• _THINGS TO DO_
a) Reproduce the casserole blog post verbatim, starting at "Three Pepper Casserole" and ending at "happening right now.".
b) Answer from the casserole blog post:
(i) On what day does the son start school?
(ii) Who sent the email about the kids lunch box recipe book event?
(iii) According to the post, kids love anything with what ingredient?

-------- TEXT SECTION --------

Three Pepper Casserole | Tomato & pepper Casserole | Easy kids Lunchbox Recipes

It was a big day for us, today. Another milestone in our lives; another day to be marked in the calendar. Today we enrolled our son into preschool and he starts school from Thursday. All these changes are really making us emotional. Well there are lots to take in, right from look he is already ready for school to how is he gonna adjust to the new environment to is he gonna be okay without me. But that needs to be done has to be done at the right time. So wish me luck everyone for all that is happening right now.

A few days back, I got an email from Indusladies about their Kids lunch box recipe book event announcement asking me if I would like to participate. With everything going on, the concept fitted the bill just right and I sent out an okay e-mail right away. And this is what I came up with. Kids love anything with cheese and that layer of melty stringy cheese will definitely ooohhh your kids to take a mouthful and more...

-------- MATERIAL --------

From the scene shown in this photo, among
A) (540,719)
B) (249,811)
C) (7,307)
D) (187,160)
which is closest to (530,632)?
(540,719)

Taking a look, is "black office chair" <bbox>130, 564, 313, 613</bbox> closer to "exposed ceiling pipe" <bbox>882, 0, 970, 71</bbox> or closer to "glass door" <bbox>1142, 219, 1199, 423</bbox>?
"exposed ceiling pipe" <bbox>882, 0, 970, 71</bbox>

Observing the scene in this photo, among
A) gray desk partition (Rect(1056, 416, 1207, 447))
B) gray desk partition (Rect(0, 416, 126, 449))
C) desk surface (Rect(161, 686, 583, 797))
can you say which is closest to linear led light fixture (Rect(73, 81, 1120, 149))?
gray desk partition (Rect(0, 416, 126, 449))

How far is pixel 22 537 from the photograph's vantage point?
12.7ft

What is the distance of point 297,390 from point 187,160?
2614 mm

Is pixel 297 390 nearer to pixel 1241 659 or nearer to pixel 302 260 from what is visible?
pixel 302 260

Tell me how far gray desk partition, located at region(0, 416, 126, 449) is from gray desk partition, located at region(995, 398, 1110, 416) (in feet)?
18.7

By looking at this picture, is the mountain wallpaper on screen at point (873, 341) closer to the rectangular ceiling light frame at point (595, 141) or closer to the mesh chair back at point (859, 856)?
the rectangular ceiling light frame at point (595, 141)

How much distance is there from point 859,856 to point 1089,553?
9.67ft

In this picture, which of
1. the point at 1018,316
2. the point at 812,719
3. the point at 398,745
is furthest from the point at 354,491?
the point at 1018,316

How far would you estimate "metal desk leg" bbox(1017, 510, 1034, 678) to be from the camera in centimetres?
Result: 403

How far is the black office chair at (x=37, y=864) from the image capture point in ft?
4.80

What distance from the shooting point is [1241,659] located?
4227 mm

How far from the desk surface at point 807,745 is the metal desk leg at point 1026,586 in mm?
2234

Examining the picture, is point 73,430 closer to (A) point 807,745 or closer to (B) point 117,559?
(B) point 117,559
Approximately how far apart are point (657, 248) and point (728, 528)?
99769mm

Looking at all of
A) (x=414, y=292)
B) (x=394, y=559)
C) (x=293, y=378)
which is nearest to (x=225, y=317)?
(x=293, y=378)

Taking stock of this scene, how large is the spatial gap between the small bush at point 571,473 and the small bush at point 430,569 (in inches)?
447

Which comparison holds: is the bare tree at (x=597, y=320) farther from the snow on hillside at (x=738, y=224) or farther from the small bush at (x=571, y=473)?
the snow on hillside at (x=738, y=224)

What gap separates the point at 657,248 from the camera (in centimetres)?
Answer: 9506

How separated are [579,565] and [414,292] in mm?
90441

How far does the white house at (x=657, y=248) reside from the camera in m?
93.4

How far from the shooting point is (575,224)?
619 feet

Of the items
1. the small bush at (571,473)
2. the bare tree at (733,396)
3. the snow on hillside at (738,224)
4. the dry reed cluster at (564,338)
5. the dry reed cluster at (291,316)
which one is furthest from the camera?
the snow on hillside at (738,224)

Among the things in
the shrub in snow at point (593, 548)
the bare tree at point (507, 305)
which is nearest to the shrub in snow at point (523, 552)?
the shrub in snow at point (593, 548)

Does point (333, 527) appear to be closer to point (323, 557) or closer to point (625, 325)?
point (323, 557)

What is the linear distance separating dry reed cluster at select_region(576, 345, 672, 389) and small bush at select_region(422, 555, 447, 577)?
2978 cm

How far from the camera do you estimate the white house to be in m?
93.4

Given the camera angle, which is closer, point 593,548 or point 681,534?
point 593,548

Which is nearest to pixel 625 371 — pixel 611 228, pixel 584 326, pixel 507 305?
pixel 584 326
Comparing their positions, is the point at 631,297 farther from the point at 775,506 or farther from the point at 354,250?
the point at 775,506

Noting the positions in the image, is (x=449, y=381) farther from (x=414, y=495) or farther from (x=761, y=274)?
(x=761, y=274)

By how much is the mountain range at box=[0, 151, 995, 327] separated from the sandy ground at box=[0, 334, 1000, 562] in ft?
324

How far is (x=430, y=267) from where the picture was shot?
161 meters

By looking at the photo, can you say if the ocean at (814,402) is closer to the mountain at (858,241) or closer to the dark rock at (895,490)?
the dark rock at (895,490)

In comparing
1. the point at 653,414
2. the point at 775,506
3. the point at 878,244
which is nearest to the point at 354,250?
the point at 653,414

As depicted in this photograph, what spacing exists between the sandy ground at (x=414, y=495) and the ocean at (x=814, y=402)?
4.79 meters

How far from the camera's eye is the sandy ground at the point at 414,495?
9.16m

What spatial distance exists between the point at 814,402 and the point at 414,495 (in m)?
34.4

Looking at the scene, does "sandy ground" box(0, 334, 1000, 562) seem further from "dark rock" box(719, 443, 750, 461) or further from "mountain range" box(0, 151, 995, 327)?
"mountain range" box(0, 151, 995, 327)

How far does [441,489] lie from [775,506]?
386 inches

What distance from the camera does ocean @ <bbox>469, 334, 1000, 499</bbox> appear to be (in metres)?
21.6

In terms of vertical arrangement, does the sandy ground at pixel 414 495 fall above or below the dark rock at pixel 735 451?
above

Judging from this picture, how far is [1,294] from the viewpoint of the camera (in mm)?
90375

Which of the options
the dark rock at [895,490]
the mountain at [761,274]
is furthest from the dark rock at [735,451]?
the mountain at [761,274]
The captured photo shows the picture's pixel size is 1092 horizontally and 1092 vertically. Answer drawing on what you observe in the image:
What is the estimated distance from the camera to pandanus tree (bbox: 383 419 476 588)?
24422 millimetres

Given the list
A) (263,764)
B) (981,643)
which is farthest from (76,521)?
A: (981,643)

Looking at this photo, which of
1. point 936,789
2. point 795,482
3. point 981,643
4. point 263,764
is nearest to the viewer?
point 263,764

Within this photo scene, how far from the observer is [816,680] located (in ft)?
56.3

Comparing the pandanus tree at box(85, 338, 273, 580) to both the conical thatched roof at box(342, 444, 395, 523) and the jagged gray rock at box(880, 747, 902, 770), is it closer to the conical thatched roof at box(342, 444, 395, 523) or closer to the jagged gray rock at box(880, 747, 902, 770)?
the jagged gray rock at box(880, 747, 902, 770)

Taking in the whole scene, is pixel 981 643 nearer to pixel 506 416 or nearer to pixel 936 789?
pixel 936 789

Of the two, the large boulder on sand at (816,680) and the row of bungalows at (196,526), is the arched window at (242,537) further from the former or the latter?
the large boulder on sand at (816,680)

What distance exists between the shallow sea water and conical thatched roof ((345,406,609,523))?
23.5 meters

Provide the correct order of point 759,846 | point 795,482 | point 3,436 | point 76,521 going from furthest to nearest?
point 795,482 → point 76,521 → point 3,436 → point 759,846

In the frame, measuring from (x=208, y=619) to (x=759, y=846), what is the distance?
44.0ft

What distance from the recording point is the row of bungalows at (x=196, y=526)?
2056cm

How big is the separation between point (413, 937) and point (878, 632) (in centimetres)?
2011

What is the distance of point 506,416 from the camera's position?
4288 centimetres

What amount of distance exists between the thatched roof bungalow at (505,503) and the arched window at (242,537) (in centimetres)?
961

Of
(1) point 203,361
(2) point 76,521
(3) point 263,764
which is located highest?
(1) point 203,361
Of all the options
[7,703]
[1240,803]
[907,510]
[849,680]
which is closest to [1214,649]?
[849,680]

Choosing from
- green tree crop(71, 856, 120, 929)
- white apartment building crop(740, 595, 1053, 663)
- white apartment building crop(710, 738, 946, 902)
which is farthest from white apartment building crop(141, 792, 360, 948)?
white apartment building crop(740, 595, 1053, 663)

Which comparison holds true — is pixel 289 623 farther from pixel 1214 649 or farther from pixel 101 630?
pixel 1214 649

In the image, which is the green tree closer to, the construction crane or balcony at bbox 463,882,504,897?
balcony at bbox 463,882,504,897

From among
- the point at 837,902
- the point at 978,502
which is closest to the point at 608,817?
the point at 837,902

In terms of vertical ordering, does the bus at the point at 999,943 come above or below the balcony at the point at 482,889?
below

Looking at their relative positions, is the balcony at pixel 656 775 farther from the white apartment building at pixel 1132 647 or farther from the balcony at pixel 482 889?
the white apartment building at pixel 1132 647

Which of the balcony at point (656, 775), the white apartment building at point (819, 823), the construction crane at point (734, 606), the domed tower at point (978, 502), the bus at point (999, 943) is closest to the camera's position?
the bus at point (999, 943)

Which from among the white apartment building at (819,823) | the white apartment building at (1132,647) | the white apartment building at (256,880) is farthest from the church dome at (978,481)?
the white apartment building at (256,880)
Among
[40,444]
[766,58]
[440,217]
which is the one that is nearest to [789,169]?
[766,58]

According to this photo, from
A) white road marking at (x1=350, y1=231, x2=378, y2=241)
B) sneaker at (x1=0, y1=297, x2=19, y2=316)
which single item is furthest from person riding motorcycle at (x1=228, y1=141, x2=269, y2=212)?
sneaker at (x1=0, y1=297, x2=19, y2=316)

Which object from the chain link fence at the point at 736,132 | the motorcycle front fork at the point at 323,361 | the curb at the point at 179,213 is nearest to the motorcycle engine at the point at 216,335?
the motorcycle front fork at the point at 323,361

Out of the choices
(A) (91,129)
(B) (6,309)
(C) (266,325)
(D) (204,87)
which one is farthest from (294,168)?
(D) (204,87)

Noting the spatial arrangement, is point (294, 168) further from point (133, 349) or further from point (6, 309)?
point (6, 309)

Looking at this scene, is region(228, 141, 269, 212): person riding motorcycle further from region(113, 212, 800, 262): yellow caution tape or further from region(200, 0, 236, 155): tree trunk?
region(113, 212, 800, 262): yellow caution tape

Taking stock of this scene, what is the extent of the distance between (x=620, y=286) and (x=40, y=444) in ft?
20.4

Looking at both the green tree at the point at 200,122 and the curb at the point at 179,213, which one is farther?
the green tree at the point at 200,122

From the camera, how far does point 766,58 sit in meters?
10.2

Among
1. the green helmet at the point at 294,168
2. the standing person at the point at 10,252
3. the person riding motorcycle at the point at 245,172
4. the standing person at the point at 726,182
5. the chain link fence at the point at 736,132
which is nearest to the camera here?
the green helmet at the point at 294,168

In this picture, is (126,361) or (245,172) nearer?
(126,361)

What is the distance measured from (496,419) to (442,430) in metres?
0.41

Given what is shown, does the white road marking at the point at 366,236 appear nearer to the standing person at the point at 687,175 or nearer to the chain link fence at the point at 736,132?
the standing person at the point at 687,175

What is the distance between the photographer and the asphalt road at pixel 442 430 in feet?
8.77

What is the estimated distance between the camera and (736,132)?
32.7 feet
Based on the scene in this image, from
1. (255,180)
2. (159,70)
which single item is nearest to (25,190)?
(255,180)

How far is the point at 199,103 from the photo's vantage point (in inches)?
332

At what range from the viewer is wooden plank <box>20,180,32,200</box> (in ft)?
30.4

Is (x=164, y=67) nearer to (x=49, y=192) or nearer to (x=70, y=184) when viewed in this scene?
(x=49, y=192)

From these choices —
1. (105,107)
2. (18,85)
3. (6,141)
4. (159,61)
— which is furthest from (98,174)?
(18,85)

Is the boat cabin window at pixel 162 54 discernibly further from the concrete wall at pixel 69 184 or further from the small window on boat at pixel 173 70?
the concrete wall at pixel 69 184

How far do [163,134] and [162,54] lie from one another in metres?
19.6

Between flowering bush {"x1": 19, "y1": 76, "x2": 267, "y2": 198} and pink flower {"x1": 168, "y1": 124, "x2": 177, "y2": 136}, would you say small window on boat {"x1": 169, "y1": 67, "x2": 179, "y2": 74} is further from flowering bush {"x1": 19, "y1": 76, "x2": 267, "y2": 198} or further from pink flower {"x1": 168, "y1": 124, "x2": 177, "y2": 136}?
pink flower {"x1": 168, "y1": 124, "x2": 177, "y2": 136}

--------

• _REPLIES_
a)
Three Pepper Casserole | Tomato & pepper Casserole | Easy kids Lunchbox Recipes

It was a big day for us, today. Another milestone in our lives; another day to be marked in the calendar. Today we enrolled our son into preschool and he starts school from Thursday. All these changes are really making us emotional. Well there are lots to take in, right from look he is already ready for school to how is he gonna adjust to the new environment to is he gonna be okay without me. But that needs to be done has to be done at the right time. So wish me luck everyone for all that is happening right now.

b)
(i) Thursday
(ii) Indusladies
(iii) Cheese